El tío bueno de sonrisa perfecta y pelo ondulado me está empezando a caer gordo. Cuarenta minutos y no se me ocurre nada que escribir sobre él. Cuando ya estoy pensando en rendirme, aparece mi preadolescente hija, canturreando distraída.

—Nena, ven un momento.

—Que estoy muy ocupada, papi.

—Mira esta foto y piensa en alguna historia que se te ocurra.

—Umm… ha pisado una mierda.

—¿Por eso iba a estar contento?

—Es que dicen que te toca la lotería si pisas una.

—Hija, otra cosa.

—Umm… es un médico que estaba parado y le han contratado para salvar a un señor rico que se está muriendo.
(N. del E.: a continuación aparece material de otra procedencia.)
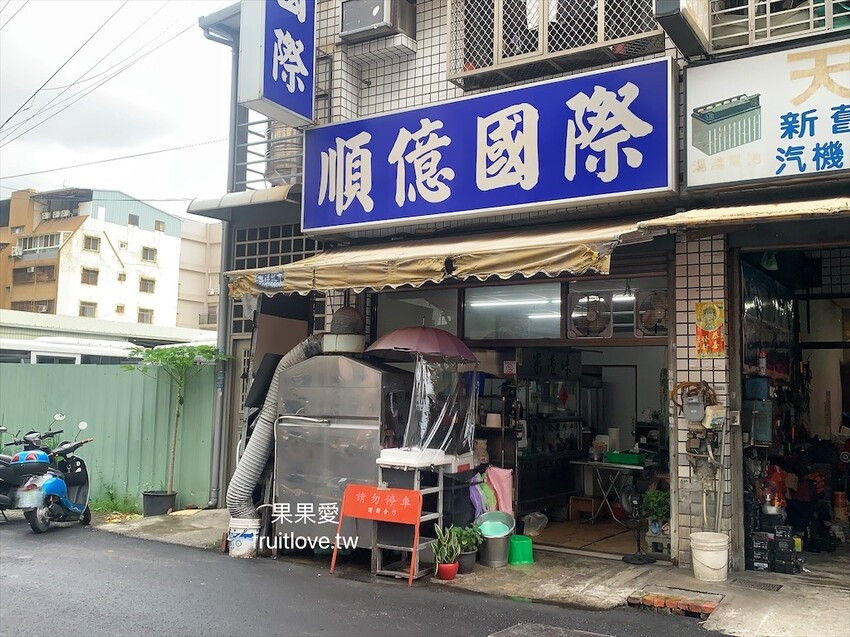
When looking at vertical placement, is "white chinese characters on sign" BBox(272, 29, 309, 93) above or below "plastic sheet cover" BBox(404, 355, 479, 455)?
above

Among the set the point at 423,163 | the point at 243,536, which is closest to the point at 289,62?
the point at 423,163

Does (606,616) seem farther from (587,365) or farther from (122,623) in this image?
(587,365)

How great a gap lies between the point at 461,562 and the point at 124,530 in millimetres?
5231

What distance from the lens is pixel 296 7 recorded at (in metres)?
A: 9.57

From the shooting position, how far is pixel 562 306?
356 inches

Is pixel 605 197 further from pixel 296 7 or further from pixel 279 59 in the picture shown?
pixel 296 7

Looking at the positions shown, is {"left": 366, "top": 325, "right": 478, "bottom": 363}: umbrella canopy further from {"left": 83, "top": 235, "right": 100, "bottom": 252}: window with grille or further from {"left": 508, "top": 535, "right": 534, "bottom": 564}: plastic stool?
{"left": 83, "top": 235, "right": 100, "bottom": 252}: window with grille

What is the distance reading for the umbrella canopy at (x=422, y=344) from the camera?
8297mm

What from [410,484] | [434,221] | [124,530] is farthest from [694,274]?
[124,530]

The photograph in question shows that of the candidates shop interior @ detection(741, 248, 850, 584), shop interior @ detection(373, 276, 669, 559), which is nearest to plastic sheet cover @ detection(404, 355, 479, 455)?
shop interior @ detection(373, 276, 669, 559)

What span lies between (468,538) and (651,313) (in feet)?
10.7

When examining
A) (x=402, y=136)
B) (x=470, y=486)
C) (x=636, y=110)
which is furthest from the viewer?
(x=402, y=136)

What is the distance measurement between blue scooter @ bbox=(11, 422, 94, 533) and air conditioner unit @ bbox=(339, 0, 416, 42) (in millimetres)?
7275

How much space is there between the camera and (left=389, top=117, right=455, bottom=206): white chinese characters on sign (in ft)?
29.7
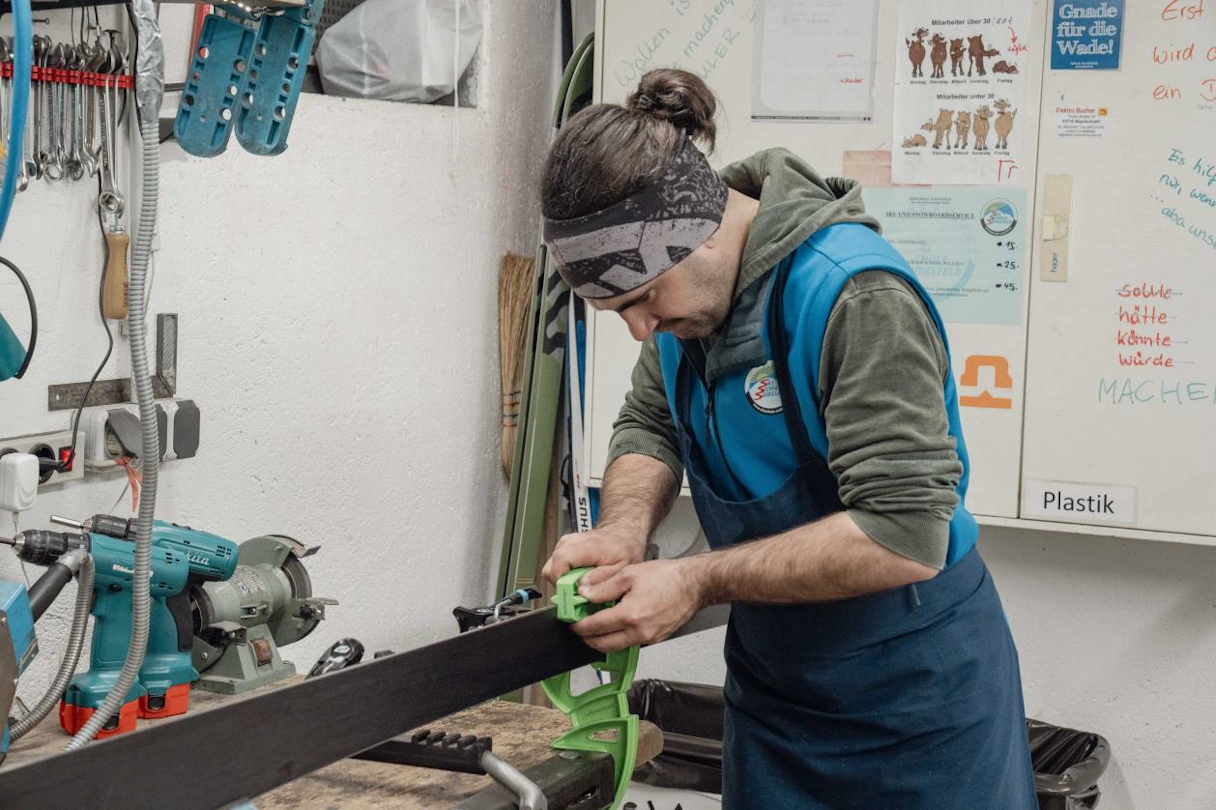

—Nena, ¿está contento porque alguien se muere?

Empiezo a preocuparme seriamente por mi vejez.

—Bueeeeno, otra cosa… va a caer una lluvia de caramelos.

Me llevo los dedos a los ojos y los aprieto hasta que empiezo a ver estrellitas. Me gustaría matar al dentudo de la melena ideal.

—¿Tampoco? Bueno, a ver esto: le acaban de llamar para entrar en Gran Hermano 27 y ya está contando la pasta que ganará como tertuliano del corazón.

La miro ojiplático. Ella me mira como si fuera tonto.

—Papá, el primo acabó la carrera y el máster a los veinticinco y está trabajando en un McDonalds. O pisas una mierda o entras en Gran Hermano.

Cierro la boca antes de que me entre una mosca y pienso… <<Me quedo con la lluvia de caramelos>>.